When An Appeal was published, the abolitionists still had three decades of struggle before emancipation. Though Child’s book had a modest circulation, her contributions were an important part of the countless efforts which made up the antislavery movement. The abolitionist convictions of Charles Sumner, Wendell Phillips, and Thomas Wentworth Higginson were influenced by Child’s writings and by her correspondence with them during the 1850s and 60s.

Child’s Appeal began a chain of events and changes which helped prepare the North “for the final great crisis,” as she called it. At age sixty-three, Mrs. Child witnessed the abolition of slavery in America. She had helped to break the barrier of Northern resistance to abolition, making emancipation possible.

Lydia Maria Child, 1865, John A. Whipple. [Courtesy of the Library of Congress.]

“Her pen was never idle. Wherever there was a brave word to be spoken, her voice was heard, and never without effect.
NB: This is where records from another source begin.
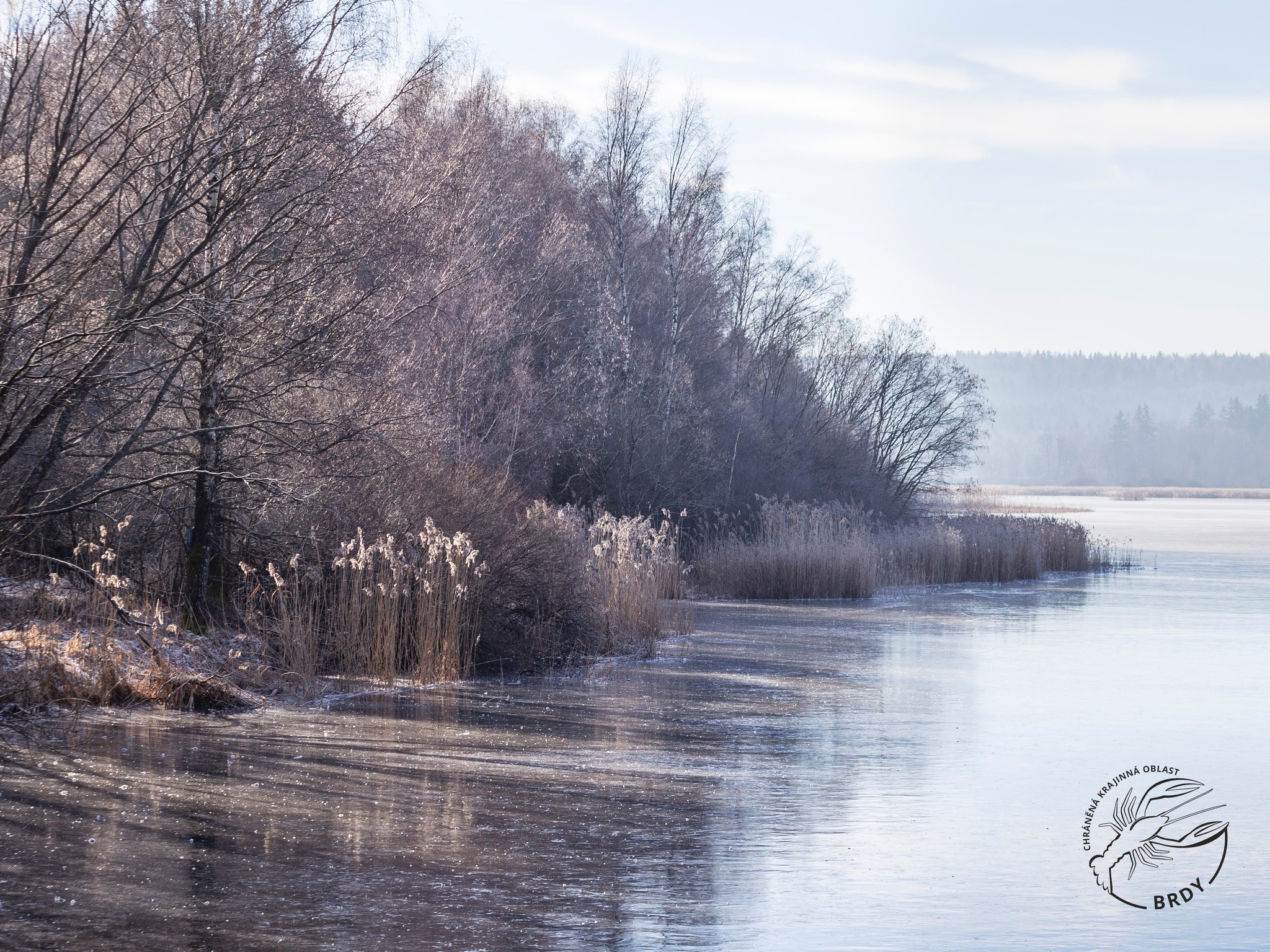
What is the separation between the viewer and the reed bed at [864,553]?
928 inches

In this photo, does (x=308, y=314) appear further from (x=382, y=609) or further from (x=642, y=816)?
(x=642, y=816)

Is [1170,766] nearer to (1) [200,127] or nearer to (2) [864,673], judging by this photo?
(2) [864,673]

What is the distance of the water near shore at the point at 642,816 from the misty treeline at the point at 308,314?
161 cm

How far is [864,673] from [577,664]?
2.93 m

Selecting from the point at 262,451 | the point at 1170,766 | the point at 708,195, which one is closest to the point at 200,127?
the point at 262,451

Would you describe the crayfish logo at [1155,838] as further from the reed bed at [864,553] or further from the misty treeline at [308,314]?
the reed bed at [864,553]

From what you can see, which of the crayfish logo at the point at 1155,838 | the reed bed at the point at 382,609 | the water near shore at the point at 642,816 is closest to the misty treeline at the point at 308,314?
the reed bed at the point at 382,609

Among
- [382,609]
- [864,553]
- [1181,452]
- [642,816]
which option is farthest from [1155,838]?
[1181,452]

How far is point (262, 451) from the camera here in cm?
1231

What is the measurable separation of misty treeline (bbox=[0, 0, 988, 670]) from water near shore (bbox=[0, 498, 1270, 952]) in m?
1.61

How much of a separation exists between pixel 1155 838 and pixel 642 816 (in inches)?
106

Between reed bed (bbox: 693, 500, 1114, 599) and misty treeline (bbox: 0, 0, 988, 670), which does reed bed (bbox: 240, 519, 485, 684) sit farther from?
reed bed (bbox: 693, 500, 1114, 599)

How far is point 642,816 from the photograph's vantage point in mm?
7223

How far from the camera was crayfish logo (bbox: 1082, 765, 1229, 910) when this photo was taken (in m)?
6.21
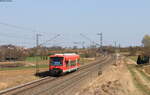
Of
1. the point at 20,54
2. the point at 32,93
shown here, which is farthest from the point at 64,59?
the point at 20,54

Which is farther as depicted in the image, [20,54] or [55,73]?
[20,54]

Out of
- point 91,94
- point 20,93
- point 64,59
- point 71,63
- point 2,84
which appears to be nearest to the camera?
point 91,94

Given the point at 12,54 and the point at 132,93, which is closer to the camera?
the point at 132,93

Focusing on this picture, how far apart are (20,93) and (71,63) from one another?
74.7 feet

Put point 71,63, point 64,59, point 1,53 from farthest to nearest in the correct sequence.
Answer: point 1,53
point 71,63
point 64,59

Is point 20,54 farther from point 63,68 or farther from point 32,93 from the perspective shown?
point 32,93

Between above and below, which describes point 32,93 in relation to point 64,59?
below

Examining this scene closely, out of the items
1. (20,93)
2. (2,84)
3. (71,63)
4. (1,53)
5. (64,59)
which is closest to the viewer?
(20,93)

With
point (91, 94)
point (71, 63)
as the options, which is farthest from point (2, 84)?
point (71, 63)

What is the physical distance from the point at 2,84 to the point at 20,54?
242 ft

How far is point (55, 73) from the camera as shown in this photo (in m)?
42.4

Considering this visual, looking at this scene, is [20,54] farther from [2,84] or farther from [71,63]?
[2,84]

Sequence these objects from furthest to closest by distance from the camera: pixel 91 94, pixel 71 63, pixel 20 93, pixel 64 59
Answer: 1. pixel 71 63
2. pixel 64 59
3. pixel 20 93
4. pixel 91 94

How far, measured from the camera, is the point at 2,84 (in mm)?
30031
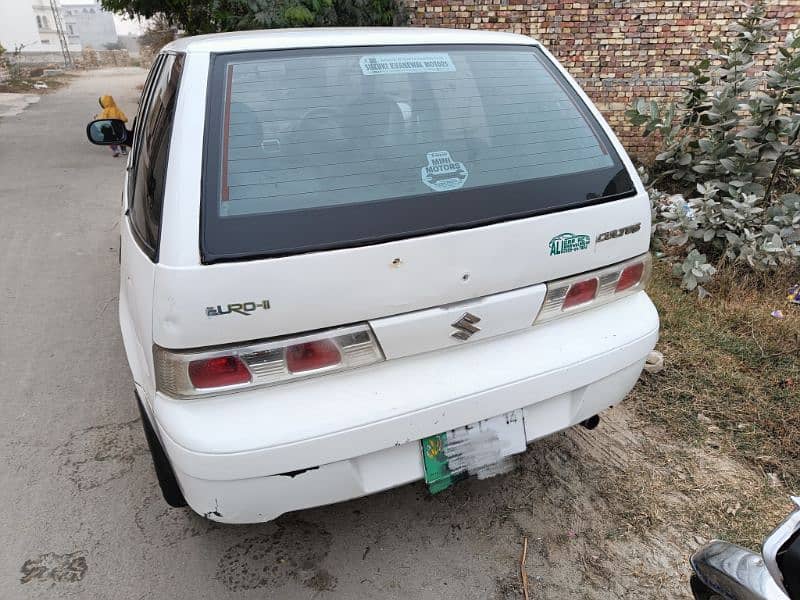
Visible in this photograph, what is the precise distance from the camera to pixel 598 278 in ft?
6.81

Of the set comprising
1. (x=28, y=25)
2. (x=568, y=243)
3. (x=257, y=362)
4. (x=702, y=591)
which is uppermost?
(x=28, y=25)

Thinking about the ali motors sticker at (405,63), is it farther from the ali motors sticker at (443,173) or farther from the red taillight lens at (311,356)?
the red taillight lens at (311,356)

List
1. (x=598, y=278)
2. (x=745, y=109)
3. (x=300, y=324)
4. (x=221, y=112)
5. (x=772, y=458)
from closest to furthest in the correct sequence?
(x=300, y=324) → (x=221, y=112) → (x=598, y=278) → (x=772, y=458) → (x=745, y=109)

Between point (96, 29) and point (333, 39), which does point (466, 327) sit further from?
point (96, 29)

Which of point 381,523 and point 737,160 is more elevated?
point 737,160

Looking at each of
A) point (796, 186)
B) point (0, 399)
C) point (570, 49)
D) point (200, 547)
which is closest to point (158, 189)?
point (200, 547)

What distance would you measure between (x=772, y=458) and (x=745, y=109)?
314cm

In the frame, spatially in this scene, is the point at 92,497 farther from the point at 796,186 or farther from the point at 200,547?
the point at 796,186

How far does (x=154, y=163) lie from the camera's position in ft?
6.31

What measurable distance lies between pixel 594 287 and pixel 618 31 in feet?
19.0

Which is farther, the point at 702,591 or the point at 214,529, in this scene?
the point at 214,529

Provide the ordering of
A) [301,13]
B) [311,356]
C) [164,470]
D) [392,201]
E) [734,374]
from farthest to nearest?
[301,13] → [734,374] → [164,470] → [392,201] → [311,356]

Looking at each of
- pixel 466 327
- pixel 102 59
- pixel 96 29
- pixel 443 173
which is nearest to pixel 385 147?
pixel 443 173

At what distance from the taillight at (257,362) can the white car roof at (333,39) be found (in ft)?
3.33
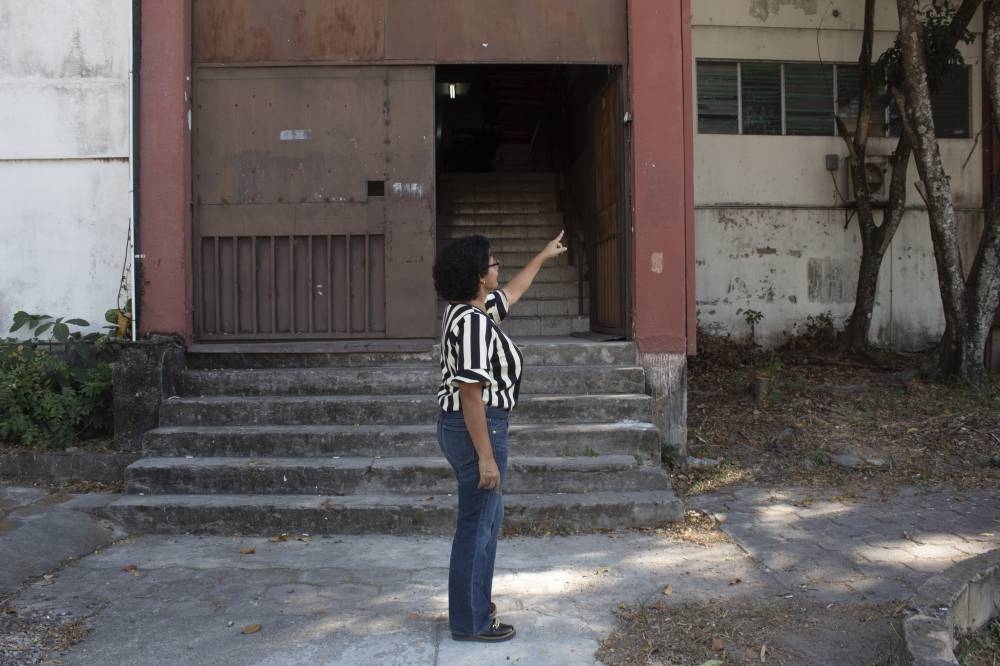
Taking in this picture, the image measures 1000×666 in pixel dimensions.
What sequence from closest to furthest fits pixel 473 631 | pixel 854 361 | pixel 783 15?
1. pixel 473 631
2. pixel 854 361
3. pixel 783 15

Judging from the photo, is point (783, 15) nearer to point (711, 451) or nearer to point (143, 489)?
point (711, 451)

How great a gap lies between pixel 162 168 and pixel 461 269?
4.39m

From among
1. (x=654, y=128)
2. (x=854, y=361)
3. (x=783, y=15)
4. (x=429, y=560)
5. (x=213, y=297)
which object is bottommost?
(x=429, y=560)

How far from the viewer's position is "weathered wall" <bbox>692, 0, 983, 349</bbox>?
1173cm

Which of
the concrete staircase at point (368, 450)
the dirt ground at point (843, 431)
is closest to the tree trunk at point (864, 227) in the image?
the dirt ground at point (843, 431)

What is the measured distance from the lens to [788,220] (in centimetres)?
1181

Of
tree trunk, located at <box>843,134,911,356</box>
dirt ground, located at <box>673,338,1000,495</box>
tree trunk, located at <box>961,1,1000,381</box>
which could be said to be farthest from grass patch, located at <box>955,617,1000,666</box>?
tree trunk, located at <box>843,134,911,356</box>

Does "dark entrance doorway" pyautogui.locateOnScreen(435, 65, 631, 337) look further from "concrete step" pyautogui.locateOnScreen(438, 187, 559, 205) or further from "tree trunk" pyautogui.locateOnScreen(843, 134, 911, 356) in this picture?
"tree trunk" pyautogui.locateOnScreen(843, 134, 911, 356)

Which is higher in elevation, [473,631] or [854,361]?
[854,361]

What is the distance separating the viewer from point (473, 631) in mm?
3691

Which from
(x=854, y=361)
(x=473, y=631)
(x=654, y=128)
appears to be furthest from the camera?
(x=854, y=361)

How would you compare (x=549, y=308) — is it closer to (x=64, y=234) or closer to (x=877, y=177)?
(x=64, y=234)

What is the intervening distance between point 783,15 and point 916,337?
5062 millimetres

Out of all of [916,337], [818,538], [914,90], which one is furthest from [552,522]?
[916,337]
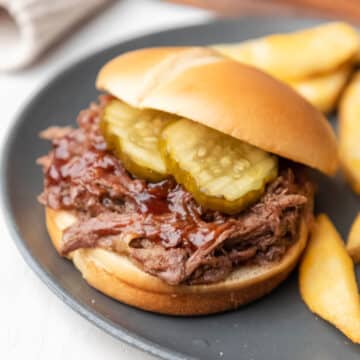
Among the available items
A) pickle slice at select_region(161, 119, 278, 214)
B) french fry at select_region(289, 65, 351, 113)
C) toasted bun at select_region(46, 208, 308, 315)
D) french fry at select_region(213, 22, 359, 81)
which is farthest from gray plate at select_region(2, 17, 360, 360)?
french fry at select_region(213, 22, 359, 81)

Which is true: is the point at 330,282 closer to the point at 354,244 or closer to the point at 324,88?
the point at 354,244

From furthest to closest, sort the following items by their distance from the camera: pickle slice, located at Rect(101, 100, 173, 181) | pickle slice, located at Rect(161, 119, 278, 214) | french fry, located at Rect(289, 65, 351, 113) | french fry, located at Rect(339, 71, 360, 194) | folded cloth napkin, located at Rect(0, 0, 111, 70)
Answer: folded cloth napkin, located at Rect(0, 0, 111, 70)
french fry, located at Rect(289, 65, 351, 113)
french fry, located at Rect(339, 71, 360, 194)
pickle slice, located at Rect(101, 100, 173, 181)
pickle slice, located at Rect(161, 119, 278, 214)

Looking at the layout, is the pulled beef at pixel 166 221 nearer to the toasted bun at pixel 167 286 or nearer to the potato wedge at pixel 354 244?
the toasted bun at pixel 167 286

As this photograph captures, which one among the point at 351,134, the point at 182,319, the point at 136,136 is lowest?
the point at 351,134

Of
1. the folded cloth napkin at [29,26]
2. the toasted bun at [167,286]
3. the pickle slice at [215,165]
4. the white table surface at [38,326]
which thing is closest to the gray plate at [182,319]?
the toasted bun at [167,286]

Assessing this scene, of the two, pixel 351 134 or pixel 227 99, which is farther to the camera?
pixel 351 134

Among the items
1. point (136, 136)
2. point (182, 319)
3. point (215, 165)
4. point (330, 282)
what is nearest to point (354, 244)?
point (330, 282)

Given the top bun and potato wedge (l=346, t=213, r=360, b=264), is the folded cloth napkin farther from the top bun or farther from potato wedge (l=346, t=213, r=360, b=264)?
potato wedge (l=346, t=213, r=360, b=264)
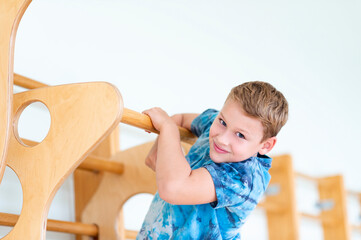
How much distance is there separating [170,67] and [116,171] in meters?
0.78

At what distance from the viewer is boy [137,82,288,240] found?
4.03 ft

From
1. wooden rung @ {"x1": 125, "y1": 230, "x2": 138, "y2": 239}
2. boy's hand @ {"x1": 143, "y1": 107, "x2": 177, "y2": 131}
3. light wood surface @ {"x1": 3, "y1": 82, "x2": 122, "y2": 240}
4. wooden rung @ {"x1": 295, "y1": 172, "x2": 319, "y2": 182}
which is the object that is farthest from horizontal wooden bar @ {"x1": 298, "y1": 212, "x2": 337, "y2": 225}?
light wood surface @ {"x1": 3, "y1": 82, "x2": 122, "y2": 240}

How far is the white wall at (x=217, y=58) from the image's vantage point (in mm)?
1940

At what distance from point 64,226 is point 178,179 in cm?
58

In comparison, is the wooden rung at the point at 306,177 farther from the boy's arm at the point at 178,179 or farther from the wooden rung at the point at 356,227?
the boy's arm at the point at 178,179

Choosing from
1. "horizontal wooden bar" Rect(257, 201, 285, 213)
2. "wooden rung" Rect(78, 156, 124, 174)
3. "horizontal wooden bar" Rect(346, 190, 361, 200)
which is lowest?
"wooden rung" Rect(78, 156, 124, 174)

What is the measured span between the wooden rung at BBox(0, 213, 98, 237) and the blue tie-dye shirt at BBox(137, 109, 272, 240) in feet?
1.14

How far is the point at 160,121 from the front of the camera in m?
1.32

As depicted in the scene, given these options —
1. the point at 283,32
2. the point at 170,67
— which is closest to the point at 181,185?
the point at 170,67

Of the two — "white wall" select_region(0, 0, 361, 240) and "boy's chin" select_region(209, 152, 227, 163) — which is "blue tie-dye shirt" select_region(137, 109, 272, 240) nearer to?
"boy's chin" select_region(209, 152, 227, 163)

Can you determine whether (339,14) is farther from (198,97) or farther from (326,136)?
(198,97)

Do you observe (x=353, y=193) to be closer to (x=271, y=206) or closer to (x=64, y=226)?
(x=271, y=206)

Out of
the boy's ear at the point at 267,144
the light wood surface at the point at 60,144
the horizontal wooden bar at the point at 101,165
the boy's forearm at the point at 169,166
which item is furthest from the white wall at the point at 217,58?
the boy's ear at the point at 267,144

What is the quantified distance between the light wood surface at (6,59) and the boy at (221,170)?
0.32 meters
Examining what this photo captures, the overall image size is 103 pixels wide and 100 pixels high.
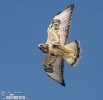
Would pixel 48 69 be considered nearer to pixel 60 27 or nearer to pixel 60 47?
pixel 60 47

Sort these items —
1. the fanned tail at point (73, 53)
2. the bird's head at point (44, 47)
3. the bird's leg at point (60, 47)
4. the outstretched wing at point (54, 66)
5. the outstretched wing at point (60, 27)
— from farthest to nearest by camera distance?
the outstretched wing at point (60, 27) < the outstretched wing at point (54, 66) < the bird's head at point (44, 47) < the bird's leg at point (60, 47) < the fanned tail at point (73, 53)

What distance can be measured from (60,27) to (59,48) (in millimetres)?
1013

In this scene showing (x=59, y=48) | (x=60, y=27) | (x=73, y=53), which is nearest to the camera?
(x=73, y=53)

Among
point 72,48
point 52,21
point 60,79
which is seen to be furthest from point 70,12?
point 60,79

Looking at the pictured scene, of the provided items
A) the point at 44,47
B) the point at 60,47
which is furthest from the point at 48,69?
the point at 60,47

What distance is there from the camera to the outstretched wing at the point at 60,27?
32.4 ft

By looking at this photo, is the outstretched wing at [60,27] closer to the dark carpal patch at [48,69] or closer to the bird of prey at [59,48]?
the bird of prey at [59,48]

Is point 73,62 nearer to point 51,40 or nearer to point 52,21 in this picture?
point 51,40

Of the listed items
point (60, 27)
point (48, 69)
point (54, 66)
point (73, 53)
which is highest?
point (60, 27)

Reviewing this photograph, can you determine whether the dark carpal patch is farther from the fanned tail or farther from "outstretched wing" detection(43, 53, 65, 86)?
the fanned tail

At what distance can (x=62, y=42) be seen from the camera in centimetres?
974

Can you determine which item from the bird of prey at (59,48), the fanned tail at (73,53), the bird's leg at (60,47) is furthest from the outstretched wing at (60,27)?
→ the fanned tail at (73,53)

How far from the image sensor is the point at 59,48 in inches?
374

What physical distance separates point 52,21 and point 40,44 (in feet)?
3.65
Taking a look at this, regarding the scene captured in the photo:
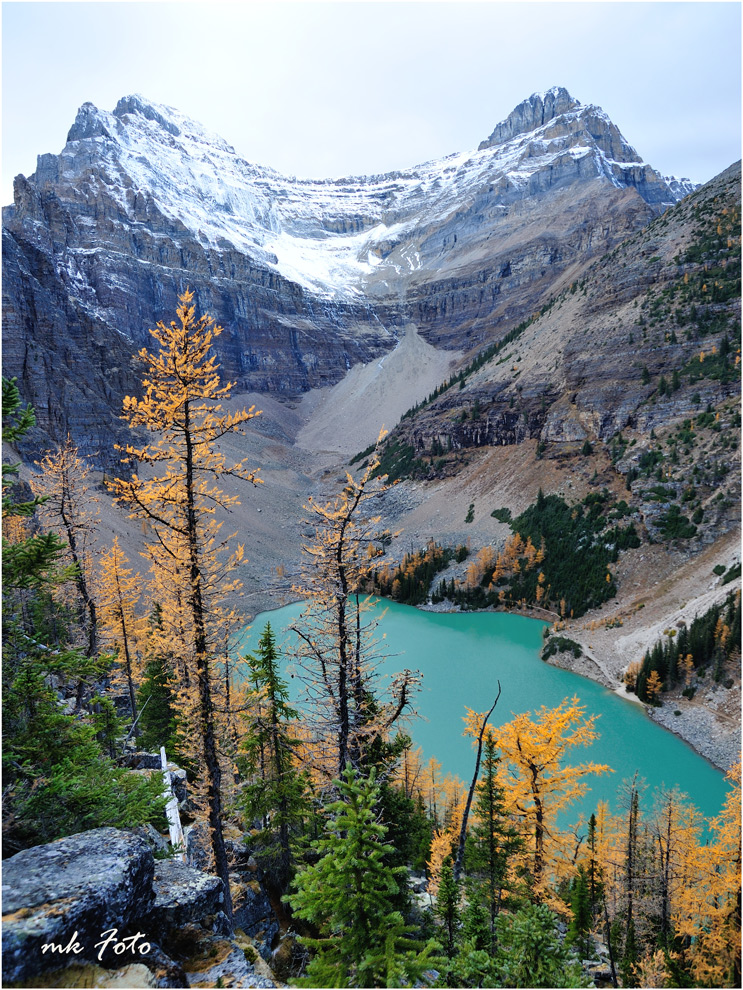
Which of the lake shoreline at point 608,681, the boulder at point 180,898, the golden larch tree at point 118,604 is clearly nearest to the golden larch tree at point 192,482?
the boulder at point 180,898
It is not exaggeration to say that no man or woman at that period rendered more substantial service to the cause of freedom, or made such a ‘great renunciation’ in doing it.” — John G. Whittier, Introduction from Letters of Lydia Maria Child, 1883.

“It is certainly something for one small mouse to do, to gnaw open the nets of prejudice or custom, which might have obstructed the action of such great lions; and no wonder the little mouse rejoices over her work, with infinite satisfaction.” — Lydia Maria Child, to Charles Sumner, 7 Jul 1856.